--- begin ---

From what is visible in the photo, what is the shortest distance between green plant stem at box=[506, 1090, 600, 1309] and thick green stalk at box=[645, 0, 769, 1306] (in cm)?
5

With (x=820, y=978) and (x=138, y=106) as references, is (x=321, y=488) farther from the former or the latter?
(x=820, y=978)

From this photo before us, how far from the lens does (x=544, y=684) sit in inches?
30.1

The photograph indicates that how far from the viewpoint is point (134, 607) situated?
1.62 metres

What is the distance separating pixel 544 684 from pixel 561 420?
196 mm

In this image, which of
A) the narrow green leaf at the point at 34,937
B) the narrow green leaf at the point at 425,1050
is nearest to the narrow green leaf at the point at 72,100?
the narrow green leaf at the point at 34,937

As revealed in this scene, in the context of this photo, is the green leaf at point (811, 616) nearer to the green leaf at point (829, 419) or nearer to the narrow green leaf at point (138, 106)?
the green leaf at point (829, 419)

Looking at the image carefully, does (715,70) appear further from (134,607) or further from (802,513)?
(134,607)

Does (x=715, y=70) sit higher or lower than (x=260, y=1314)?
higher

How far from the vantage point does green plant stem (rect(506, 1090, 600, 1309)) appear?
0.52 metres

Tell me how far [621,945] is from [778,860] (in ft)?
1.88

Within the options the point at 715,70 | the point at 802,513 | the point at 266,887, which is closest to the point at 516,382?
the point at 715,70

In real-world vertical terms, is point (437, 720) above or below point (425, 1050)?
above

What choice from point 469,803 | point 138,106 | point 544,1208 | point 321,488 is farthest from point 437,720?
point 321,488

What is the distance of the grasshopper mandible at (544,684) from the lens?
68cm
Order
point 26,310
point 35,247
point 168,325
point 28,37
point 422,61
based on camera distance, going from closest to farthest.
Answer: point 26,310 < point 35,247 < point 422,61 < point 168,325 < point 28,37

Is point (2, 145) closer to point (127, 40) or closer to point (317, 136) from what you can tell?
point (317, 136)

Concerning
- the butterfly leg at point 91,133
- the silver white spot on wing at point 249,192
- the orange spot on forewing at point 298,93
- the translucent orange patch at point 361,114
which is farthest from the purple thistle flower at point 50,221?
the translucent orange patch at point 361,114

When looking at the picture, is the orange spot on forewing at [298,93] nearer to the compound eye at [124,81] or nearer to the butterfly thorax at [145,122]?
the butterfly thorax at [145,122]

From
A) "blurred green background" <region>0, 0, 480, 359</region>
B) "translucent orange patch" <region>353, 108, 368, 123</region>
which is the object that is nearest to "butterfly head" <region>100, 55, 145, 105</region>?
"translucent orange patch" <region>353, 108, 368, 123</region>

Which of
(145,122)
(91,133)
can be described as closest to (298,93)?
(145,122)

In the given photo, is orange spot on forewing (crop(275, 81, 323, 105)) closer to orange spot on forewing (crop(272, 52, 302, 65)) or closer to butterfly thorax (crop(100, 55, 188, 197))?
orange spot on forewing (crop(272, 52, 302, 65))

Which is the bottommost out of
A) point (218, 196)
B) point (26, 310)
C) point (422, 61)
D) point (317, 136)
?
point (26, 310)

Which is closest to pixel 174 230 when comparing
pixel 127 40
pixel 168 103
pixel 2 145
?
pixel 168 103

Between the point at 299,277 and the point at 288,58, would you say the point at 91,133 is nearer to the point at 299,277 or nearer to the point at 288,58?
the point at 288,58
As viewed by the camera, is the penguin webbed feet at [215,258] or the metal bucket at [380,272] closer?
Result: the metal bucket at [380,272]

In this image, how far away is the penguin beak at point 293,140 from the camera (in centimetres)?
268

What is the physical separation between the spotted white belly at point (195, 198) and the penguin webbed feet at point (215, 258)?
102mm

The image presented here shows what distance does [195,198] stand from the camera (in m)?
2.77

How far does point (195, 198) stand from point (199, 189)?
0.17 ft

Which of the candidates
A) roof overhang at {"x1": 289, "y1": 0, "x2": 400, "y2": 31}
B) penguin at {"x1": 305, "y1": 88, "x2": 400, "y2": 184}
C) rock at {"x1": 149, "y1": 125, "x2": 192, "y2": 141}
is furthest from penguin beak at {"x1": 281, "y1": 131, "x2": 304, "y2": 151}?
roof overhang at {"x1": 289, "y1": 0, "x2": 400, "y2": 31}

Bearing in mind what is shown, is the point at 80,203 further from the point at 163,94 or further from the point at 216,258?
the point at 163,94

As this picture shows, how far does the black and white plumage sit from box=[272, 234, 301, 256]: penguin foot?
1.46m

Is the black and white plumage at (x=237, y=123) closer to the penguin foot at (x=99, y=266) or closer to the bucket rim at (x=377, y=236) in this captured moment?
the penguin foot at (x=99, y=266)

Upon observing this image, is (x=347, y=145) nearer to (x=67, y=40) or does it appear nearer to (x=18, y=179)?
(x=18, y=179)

--- end ---

What this task involves: Copy out all of the rows above, each with its answer, word for word.

Response below:
From what is visible in the photo, what is the shortest distance between green plant stem at box=[506, 1090, 600, 1309] and thick green stalk at box=[645, 0, 769, 1306] (in cm)?
5

With (x=820, y=978) and (x=138, y=106) as references, is (x=321, y=488) farther from the former or the latter?
(x=820, y=978)

From this photo before us, how far from the lens does (x=544, y=684) sit in inches?
30.1

The photograph indicates that how far from the viewpoint is point (134, 607) situated?
1.62 metres

What is the distance separating pixel 544 684 from pixel 561 420?
196 mm

In this image, which of
A) the narrow green leaf at the point at 34,937
B) the narrow green leaf at the point at 425,1050
is nearest to the narrow green leaf at the point at 72,100?
the narrow green leaf at the point at 34,937

As revealed in this scene, in the context of this photo, is the green leaf at point (811, 616) nearer to the green leaf at point (829, 419) or nearer to the narrow green leaf at point (138, 106)?
the green leaf at point (829, 419)

Looking at the image carefully, does (715,70) appear further from (134,607) or further from (802,513)?
(134,607)

Does (x=715, y=70) sit higher or lower than (x=260, y=1314)?
higher

How far from the vantage point does green plant stem (rect(506, 1090, 600, 1309)) appear?
0.52 metres

Tell me how far [621,945] is from [778,860] (in ft)?
1.88

Within the options the point at 715,70 | the point at 802,513 | the point at 266,887, which is closest to the point at 516,382?
the point at 715,70

In real-world vertical terms, is point (437, 720) above or below point (425, 1050)?
above

What choice from point 469,803 | point 138,106 | point 544,1208 | point 321,488 is farthest from point 437,720?
point 321,488

What is the distance of the grasshopper mandible at (544,684) from the lens?
68cm
Order
point 26,310
point 35,247
point 168,325
point 28,37
point 422,61
based on camera distance, going from closest to farthest.
Answer: point 26,310 < point 35,247 < point 422,61 < point 168,325 < point 28,37

Is point (2, 145) closer to point (127, 40) or closer to point (317, 136) from what you can tell?
point (317, 136)

Concerning
- the butterfly leg at point 91,133
- the silver white spot on wing at point 249,192
- the orange spot on forewing at point 298,93
- the translucent orange patch at point 361,114
which is farthest from the purple thistle flower at point 50,221?
the translucent orange patch at point 361,114

When looking at the picture, is the orange spot on forewing at [298,93] nearer to the compound eye at [124,81] or nearer to the butterfly thorax at [145,122]?
the butterfly thorax at [145,122]

From
A) "blurred green background" <region>0, 0, 480, 359</region>
B) "translucent orange patch" <region>353, 108, 368, 123</region>
which is the object that is nearest to "butterfly head" <region>100, 55, 145, 105</region>?
"translucent orange patch" <region>353, 108, 368, 123</region>

Which of
(145,122)
(91,133)
can be described as closest to (298,93)?
(145,122)

In the given photo, is orange spot on forewing (crop(275, 81, 323, 105)) closer to orange spot on forewing (crop(272, 52, 302, 65)) or closer to butterfly thorax (crop(100, 55, 188, 197))?
orange spot on forewing (crop(272, 52, 302, 65))

Which is the bottommost out of
A) point (218, 196)
B) point (26, 310)
C) point (422, 61)
D) point (317, 136)
?
point (26, 310)

Which is closest to pixel 174 230 when comparing
pixel 127 40
pixel 168 103
pixel 2 145
?
pixel 168 103

Between the point at 299,277 and the point at 288,58, would you say the point at 91,133 is nearer to the point at 299,277 or nearer to the point at 288,58?
the point at 288,58
As viewed by the camera, is the penguin webbed feet at [215,258] or the metal bucket at [380,272] closer?
Result: the metal bucket at [380,272]

In this image, how far away is the penguin beak at point 293,140 from the camera (in centimetres)?
268

What is the physical separation between the spotted white belly at point (195, 198) and the penguin webbed feet at point (215, 258)?
102mm

The image presented here shows what distance does [195,198] stand from the camera (in m)?
2.77

How far does point (195, 198) stand from point (199, 189)?
0.17 ft

Which of the candidates
A) roof overhang at {"x1": 289, "y1": 0, "x2": 400, "y2": 31}
B) penguin at {"x1": 305, "y1": 88, "x2": 400, "y2": 184}
C) rock at {"x1": 149, "y1": 125, "x2": 192, "y2": 141}
is furthest from penguin beak at {"x1": 281, "y1": 131, "x2": 304, "y2": 151}?
roof overhang at {"x1": 289, "y1": 0, "x2": 400, "y2": 31}

Bearing in mind what is shown, is the point at 80,203 further from the point at 163,94 or further from the point at 216,258?
the point at 163,94

As this picture shows, how far does the black and white plumage sit from box=[272, 234, 301, 256]: penguin foot?
1.46m

Is the black and white plumage at (x=237, y=123) closer to the penguin foot at (x=99, y=266) or closer to the bucket rim at (x=377, y=236) in this captured moment?
the penguin foot at (x=99, y=266)

Upon observing this image, is (x=347, y=145) nearer to (x=67, y=40) or does it appear nearer to (x=18, y=179)?
(x=18, y=179)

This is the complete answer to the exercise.